Saturday, 20 September 2014

A fair trial


The other day I received an email from Thompson and Morgan asking me to trial a new rose for them, as they know how much I love a good rose ! The only proviso was that I write an unbiased blog post about it. "Was I interested ?" they asked. Was I ? Do bears pooh in the woods ? I answered in the affirmative, immediately ... and the parcel came today !



Being asked to trial a plant is both a joy and a responsibility. It focuses the mind on the task of looking after it as well as is humanly possible, to give it the best chance of achieving its potential. There is also excitement at growing something new... especially a new rose.

When I opened the parcel there were actually 2 roses inside, one in better shape than the other, as far as the foliage was concerned, but I'm sure that difference will soon be rectified by a few days of tlc, as it was no doubt caused by being packaged, without light, for several days.

On first sight, the roses were smaller than I had expected them to be, but when I checked the T & M catalogue, it specifies that they are supplied in 9cm pots, which they were, so my expectations were clearly unrealistic.

I saw a similar rose, ( 'Blue Eyes'?) when I visited the Thompson & Morgan Trial grounds in August this year, and was told that their new rose, 'Sweet Spot Calypso' is even better than that one. 'Blue Eyes' looked good to me, compact, with no black spot, and some flowers on it.



The rose I am trialling, ('Sweet spot Calypso') is termed a 'Decorator' rose, and it will  bloom continuously from June to October. It is low growing and compact, with a height and spread of about 50cm.
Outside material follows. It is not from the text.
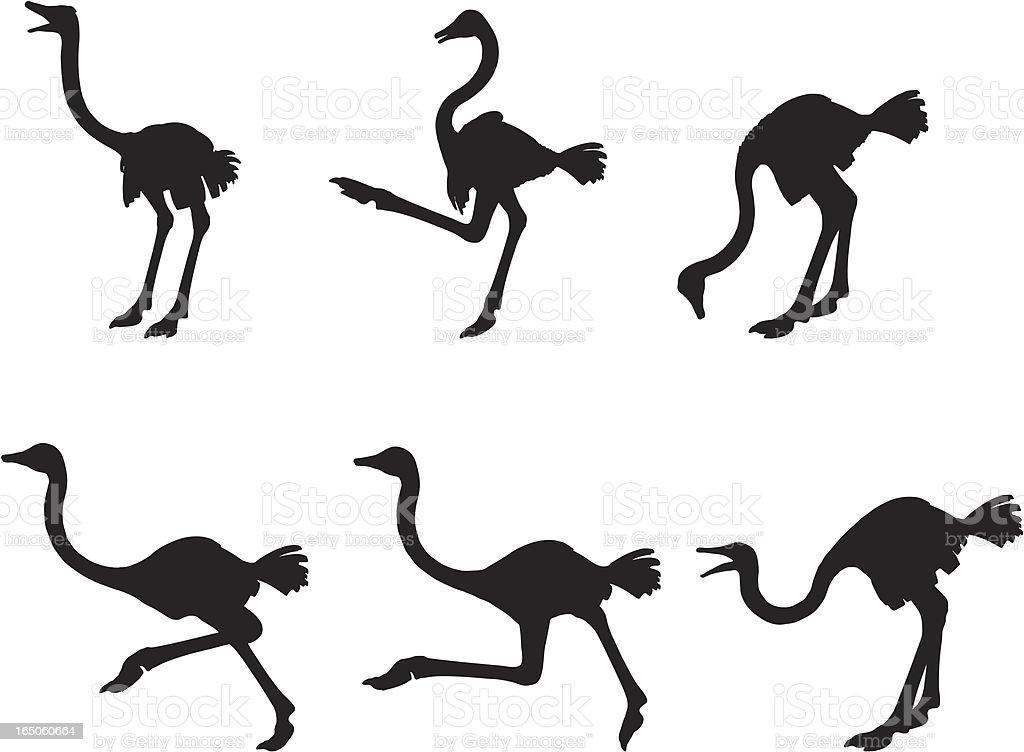 Silhueta de avestruz - ilustração de arte em vetor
It can be used as bedding, in containers, borders or ground cover, and is 'self cleaning' in that it sheds old petals. Although that would keep it looking tidy, I guess that it still needs deadheading with secateurs, otherwise it would develop hips and stop flowering. Pruning is nothing like as complicated as it is for many other roses - apparently just a light shaping and shearing is all that is required.


The flowers are 5 petalled singles, and are quite unusual, in that there is a darker eye in the centre which is red, this is surrounded by a ring of yellow, and then each petal is tipped with pink. There is a technicolour thing going on though, as the colours change as the bloom ages, so that there are many different shades at any one time. The foliage is dark green and new shoots are, pleasingly, red. The flowers are quite atypical for a rose, and I imagine that, to some people, it would not conform to the expected flower type and colouring.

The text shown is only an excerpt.